Ayer, cuando Verónica me mandó la ilustración que iba a poner para el Escalón 7, me quedé impresionado. No recordaba cuál era el texto 7. Lo leí, miré la ilustración y sentí algo muy raro. Como un placer que no me correspondía, y por eso más agradable: participar, sin apenas hacer nada, en un conjunto espectacular. Estoy seguro de que os va a maravillar: solo tenéis que hacer clic AQUÍ.

Como de costumbre, los comentarios solo se pueden hacer donde Verónica.

sábado, 17 de julio de 2010

Qué hastío de estío: El indocumentado cielo de la amistad

A todos los amigos hechos en la red y que compartimos corazón


Los amigos son la carga más ligera de nuestro corazón, pero llegado el momento no nos importa cargar con su dolor como si fuera nuestro. Son los indocumentados del poder, no están en ningún código jurídico, no heredamos de ellos ni ellos de nosotros; no tienen patria ni religión; si es necesario, te ayudan o les ayudas; si alguno se hace rico, no comete la indelicadeza de querer arreglarte la vida: un día te invita donde no podrías ir y otro se deja invitar donde dejó de ir; si alguno sigue pobre, o se empobrece, tiene abiertas las casas de los amigos, las carteras en los bares, todo discretamente y sin convertirse en una carga.

Los amigos no tienen siquiera la carga de aferrarse en el tiempo. A veces sn para siempre; otras veces aceptan que su vida, o la tuya, han cambiado: pero si los vuelves a encontrar notas que una sonrisa como las de antes se abre a la fuerza, tocando músculos de la sonrisa ya atrofiados. La amistad se cuenta por lunas llenas: cien lunas llenas revela una amistad potente. Las religiones, las ideologías, el poder, no los mencionan en sus escritos.

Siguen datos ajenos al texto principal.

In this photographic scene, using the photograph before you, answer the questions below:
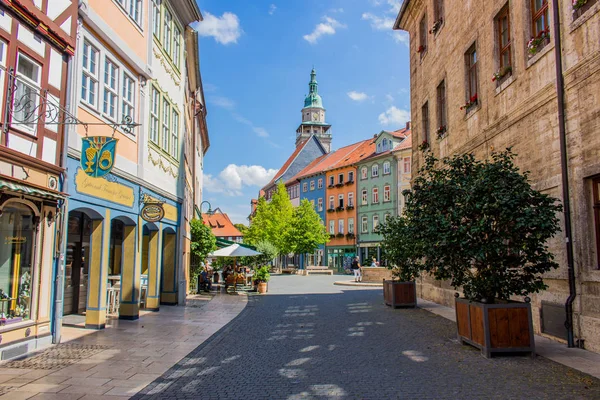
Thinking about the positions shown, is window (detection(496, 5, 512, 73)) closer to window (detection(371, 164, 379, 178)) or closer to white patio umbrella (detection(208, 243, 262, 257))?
white patio umbrella (detection(208, 243, 262, 257))

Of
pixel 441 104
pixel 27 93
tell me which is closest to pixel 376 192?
pixel 441 104

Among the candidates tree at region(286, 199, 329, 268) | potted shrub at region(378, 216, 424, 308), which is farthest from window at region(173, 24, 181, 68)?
tree at region(286, 199, 329, 268)

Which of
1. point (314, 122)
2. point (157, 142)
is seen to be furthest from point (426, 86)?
point (314, 122)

Los amigos lo entienden todo. Hubo un tiempo en que se aplicaba lo que cantaba Serrat: “Mis amigos son gente cumplidora / que acuden cuando saben que yo espero. / Si les roza la muerte, disimulan, / que pa’ellos la amistad es lo primero”. Hoy, saben que me fatigo con facilidad, no sé por qué ni tampoco me importa mucho, y no dicen nada cuando desaparezco demasiado pronto de las reuniones.

Me acuerdo de F., con la que fundé una comuna urbana en Madrid, que acabó desastrosamente como todas. Cuando le daba un desamor se venía a nuestra casa y la ponía patas arriba, bebiendo coñac y poniendo canciones de Aute a cualquier hora. Ni a Lola ni a mí nos importaba; hacíamos nuestra vida y hablábamos constantemente con ella, de todo menos del amor. Hasta que un día se echaba a reír, bajábamos a tomar una cañas y al subir hacía la mochililla y se marchaba con su sonrisa maravillosa. Un día, cuando se termino la recta en la que conducía a toda velocidad, no supo, no pudo o no quiso tomar la curva. Era, y éramos con ella, como la canción que canta Camille: “Levántate, está decidido, déjame reemplazarte, tomo tu dolor, suavemente, sin hacer ruido, como se despierta la lluvia, voy a quedarme con tu dolor”.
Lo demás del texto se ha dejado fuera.